## Prompt
Repeat the material below with every "large boulder" replaced by "large rock", leaving everything else unchanged.

## Provided records

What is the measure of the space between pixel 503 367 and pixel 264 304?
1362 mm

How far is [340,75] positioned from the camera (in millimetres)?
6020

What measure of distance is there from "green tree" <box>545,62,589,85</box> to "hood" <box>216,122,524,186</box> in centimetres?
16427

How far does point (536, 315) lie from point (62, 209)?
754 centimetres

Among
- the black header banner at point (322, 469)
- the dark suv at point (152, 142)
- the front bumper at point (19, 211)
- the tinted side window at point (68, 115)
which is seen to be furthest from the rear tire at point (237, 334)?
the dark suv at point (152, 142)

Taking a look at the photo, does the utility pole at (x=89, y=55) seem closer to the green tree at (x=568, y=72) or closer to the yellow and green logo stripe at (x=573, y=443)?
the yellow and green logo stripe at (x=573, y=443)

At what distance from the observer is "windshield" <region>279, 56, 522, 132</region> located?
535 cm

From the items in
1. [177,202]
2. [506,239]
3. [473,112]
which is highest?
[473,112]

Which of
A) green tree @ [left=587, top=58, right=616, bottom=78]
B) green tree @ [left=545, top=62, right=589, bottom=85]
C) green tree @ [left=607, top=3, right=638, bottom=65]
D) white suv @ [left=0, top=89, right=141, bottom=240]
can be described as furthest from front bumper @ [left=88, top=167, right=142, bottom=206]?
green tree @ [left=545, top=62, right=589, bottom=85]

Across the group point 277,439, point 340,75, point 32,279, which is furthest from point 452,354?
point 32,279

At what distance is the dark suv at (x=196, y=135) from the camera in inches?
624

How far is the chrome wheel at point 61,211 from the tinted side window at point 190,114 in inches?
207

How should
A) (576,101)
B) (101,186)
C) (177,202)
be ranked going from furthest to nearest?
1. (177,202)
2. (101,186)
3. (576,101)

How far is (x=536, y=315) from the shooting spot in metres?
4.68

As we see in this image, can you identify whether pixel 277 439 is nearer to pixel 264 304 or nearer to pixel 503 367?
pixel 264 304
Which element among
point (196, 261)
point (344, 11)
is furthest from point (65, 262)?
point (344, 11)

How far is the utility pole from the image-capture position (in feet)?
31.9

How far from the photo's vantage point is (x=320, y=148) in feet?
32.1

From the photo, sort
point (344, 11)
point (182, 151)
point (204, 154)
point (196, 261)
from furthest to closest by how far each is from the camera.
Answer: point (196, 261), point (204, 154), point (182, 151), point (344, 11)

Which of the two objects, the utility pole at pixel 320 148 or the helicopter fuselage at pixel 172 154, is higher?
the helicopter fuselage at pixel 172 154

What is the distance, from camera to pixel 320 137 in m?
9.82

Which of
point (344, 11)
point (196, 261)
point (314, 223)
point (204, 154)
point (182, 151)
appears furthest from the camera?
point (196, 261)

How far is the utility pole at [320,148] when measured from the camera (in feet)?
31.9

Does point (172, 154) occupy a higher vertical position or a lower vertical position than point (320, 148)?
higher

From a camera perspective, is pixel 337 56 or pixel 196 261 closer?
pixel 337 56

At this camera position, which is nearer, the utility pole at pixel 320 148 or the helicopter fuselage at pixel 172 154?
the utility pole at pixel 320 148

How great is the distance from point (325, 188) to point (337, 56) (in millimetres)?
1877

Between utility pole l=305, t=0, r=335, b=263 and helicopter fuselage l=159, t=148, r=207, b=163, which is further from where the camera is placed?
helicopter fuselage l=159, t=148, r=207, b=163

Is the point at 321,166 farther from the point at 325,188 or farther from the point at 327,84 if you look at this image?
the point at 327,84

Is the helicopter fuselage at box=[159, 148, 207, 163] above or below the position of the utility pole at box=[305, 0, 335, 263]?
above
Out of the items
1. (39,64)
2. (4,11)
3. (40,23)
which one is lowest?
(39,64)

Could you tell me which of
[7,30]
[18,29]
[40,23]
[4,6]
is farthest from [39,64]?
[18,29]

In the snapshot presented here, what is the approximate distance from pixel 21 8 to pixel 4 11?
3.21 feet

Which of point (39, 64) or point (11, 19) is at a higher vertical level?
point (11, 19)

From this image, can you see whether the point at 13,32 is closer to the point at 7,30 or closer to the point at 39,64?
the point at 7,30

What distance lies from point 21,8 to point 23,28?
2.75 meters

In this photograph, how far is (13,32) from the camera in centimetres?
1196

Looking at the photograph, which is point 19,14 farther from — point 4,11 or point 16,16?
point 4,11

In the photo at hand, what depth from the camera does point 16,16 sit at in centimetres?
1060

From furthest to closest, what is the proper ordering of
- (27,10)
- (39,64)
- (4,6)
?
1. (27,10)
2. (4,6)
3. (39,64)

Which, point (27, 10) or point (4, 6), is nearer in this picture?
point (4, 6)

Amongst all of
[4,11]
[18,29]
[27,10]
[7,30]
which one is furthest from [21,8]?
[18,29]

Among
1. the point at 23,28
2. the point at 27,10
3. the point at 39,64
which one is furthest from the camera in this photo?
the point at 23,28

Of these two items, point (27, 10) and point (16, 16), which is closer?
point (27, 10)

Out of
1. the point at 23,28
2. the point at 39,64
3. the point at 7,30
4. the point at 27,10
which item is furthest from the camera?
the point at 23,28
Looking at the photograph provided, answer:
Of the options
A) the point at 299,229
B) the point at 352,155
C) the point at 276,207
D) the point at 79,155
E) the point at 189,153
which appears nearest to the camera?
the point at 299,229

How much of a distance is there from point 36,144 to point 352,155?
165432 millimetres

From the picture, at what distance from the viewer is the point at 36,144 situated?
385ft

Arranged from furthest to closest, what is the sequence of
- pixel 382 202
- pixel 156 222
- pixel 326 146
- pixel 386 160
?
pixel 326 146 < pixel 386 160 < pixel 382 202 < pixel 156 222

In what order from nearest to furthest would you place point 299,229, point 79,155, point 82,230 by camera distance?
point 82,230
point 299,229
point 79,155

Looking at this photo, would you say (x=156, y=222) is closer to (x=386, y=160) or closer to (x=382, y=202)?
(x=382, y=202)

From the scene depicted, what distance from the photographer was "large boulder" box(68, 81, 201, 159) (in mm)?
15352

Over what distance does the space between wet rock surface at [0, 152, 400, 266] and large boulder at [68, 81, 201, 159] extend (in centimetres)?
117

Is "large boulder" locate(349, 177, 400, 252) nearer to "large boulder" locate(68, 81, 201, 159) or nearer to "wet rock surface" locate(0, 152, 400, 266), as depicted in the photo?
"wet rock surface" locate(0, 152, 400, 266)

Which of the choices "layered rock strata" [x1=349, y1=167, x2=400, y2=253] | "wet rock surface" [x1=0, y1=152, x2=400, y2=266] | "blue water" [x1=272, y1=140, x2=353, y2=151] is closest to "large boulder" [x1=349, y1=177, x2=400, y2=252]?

## Task answer
What is the measure of the space between pixel 503 367 and pixel 264 304?
1362 mm

How far is [340,75] positioned from the camera (in millimetres)?
6020

What measure of distance is there from "green tree" <box>545,62,589,85</box> to "hood" <box>216,122,524,186</box> in centimetres?
16427

How far does point (536, 315) lie from point (62, 209)?
754 centimetres

Among
- the black header banner at point (322, 469)
- the dark suv at point (152, 142)
- the front bumper at point (19, 211)
- the tinted side window at point (68, 115)
which is seen to be furthest from the rear tire at point (237, 334)?
the dark suv at point (152, 142)

Taking a look at the photo, does the utility pole at (x=89, y=55) seem closer to the green tree at (x=568, y=72) or closer to the yellow and green logo stripe at (x=573, y=443)?
the yellow and green logo stripe at (x=573, y=443)

At what distance from the observer is "windshield" <region>279, 56, 522, 132</region> located?
535 cm

From the items in
1. [177,202]
2. [506,239]
3. [473,112]
which is highest?
[473,112]

Which of
A) green tree @ [left=587, top=58, right=616, bottom=78]
B) green tree @ [left=545, top=62, right=589, bottom=85]
C) green tree @ [left=607, top=3, right=638, bottom=65]
D) white suv @ [left=0, top=89, right=141, bottom=240]
can be described as furthest from front bumper @ [left=88, top=167, right=142, bottom=206]?
green tree @ [left=545, top=62, right=589, bottom=85]

Across the group point 277,439, point 340,75, point 32,279, which is furthest from point 452,354?
point 32,279

At what distance is the dark suv at (x=196, y=135) from the camera in inches?
624

How far is the chrome wheel at point 61,211 from the tinted side window at point 190,114 in inches?
207

How should
A) (576,101)
B) (101,186)
C) (177,202)
be ranked going from furthest to nearest?
1. (177,202)
2. (101,186)
3. (576,101)

How far is (x=536, y=315) from the shooting spot in metres?
4.68

As we see in this image, can you identify whether pixel 277 439 is nearer to pixel 264 304 or nearer to pixel 503 367?
pixel 264 304
Which element among
point (196, 261)
point (344, 11)
is furthest from point (65, 262)?
point (344, 11)

How far is the utility pole from the image-capture position (in feet)?
31.9

How far from the photo's vantage point is (x=320, y=148) in feet?
32.1

From the photo, sort
point (344, 11)
point (182, 151)
point (204, 154)
point (196, 261)
from furthest to closest by how far each is from the camera.
Answer: point (196, 261), point (204, 154), point (182, 151), point (344, 11)

Which of the two objects, the utility pole at pixel 320 148 or the helicopter fuselage at pixel 172 154, is higher?
the helicopter fuselage at pixel 172 154

What is the distance, from camera to pixel 320 137 in m?
9.82

Which of
point (344, 11)
point (196, 261)
point (314, 223)
point (204, 154)
point (182, 151)
appears furthest from the camera?
point (196, 261)

How far is the utility pole at [320,148] when measured from the camera (in feet)?
31.9

Does point (172, 154) occupy a higher vertical position or a lower vertical position than point (320, 148)?
higher

From a camera perspective, is pixel 337 56 or pixel 196 261 closer?
pixel 337 56

At this camera position, which is nearer, the utility pole at pixel 320 148 or the helicopter fuselage at pixel 172 154?
the utility pole at pixel 320 148

How great is the distance from point (325, 188) to point (337, 56) (in millimetres)?
1877

Between utility pole l=305, t=0, r=335, b=263 and helicopter fuselage l=159, t=148, r=207, b=163, which is further from where the camera is placed?
helicopter fuselage l=159, t=148, r=207, b=163

Is the point at 321,166 farther from the point at 325,188 or farther from the point at 327,84 if you look at this image?
the point at 327,84

Is the helicopter fuselage at box=[159, 148, 207, 163] above or below the position of the utility pole at box=[305, 0, 335, 263]?
above
Out of the items
1. (39,64)
2. (4,11)
3. (40,23)
which one is lowest?
(39,64)

Could you tell me which of
[7,30]
[18,29]
[40,23]
[4,6]
is farthest from [39,64]?
[18,29]

In the snapshot presented here, what is the approximate distance from pixel 21 8 to pixel 4 11?
3.21 feet

Which of point (39, 64) or point (11, 19) is at a higher vertical level?
point (11, 19)

From this image, can you see whether the point at 13,32 is closer to the point at 7,30 or closer to the point at 39,64?
the point at 7,30

What distance lies from point 21,8 to point 23,28?
2.75 meters

In this photograph, how far is (13,32) from the camera in centimetres?
1196

Looking at the photograph, which is point 19,14 farther from — point 4,11 or point 16,16?
point 4,11

In the photo at hand, what depth from the camera does point 16,16 sit at in centimetres?
1060

From furthest to closest, what is the proper ordering of
- (27,10)
- (39,64)
- (4,6)
?
1. (27,10)
2. (4,6)
3. (39,64)

Which, point (27, 10) or point (4, 6), is nearer in this picture?
point (4, 6)

Amongst all of
[4,11]
[18,29]
[27,10]
[7,30]
which one is furthest from [21,8]?
[18,29]

Among
1. the point at 23,28
2. the point at 27,10
3. the point at 39,64
which one is furthest from the camera in this photo?
the point at 23,28

Of these two items, point (27, 10) and point (16, 16), which is closer?
point (27, 10)

Out of
1. the point at 23,28
2. the point at 39,64
3. the point at 7,30
4. the point at 27,10
which item is furthest from the camera?
the point at 23,28
Looking at the photograph provided, answer:
Of the options
A) the point at 299,229
B) the point at 352,155
C) the point at 276,207
D) the point at 79,155
E) the point at 189,153
which appears nearest to the camera?
the point at 299,229

How much of a distance is there from point 36,144 to point 352,155?
165432 millimetres

From the picture, at what distance from the viewer is the point at 36,144 situated?
385ft

Arranged from furthest to closest, what is the sequence of
- pixel 382 202
- pixel 156 222
- pixel 326 146
- pixel 386 160
?
pixel 326 146 < pixel 386 160 < pixel 382 202 < pixel 156 222

In what order from nearest to furthest would you place point 299,229, point 79,155, point 82,230 by camera distance?
point 82,230
point 299,229
point 79,155

Looking at this photo, would you say (x=156, y=222) is closer to (x=386, y=160) or closer to (x=382, y=202)?
(x=382, y=202)

From the scene depicted, what distance from the photographer was "large rock" box(68, 81, 201, 159) (in mm)?
15352

Over what distance does the space between wet rock surface at [0, 152, 400, 266] and large rock at [68, 81, 201, 159] extend (in centimetres)?
117

Is "large rock" locate(349, 177, 400, 252) nearer to "large rock" locate(68, 81, 201, 159) or nearer to "wet rock surface" locate(0, 152, 400, 266), as depicted in the photo?
"wet rock surface" locate(0, 152, 400, 266)

Which of the choices "layered rock strata" [x1=349, y1=167, x2=400, y2=253] | "wet rock surface" [x1=0, y1=152, x2=400, y2=266] | "blue water" [x1=272, y1=140, x2=353, y2=151] is closest to "large rock" [x1=349, y1=177, x2=400, y2=252]?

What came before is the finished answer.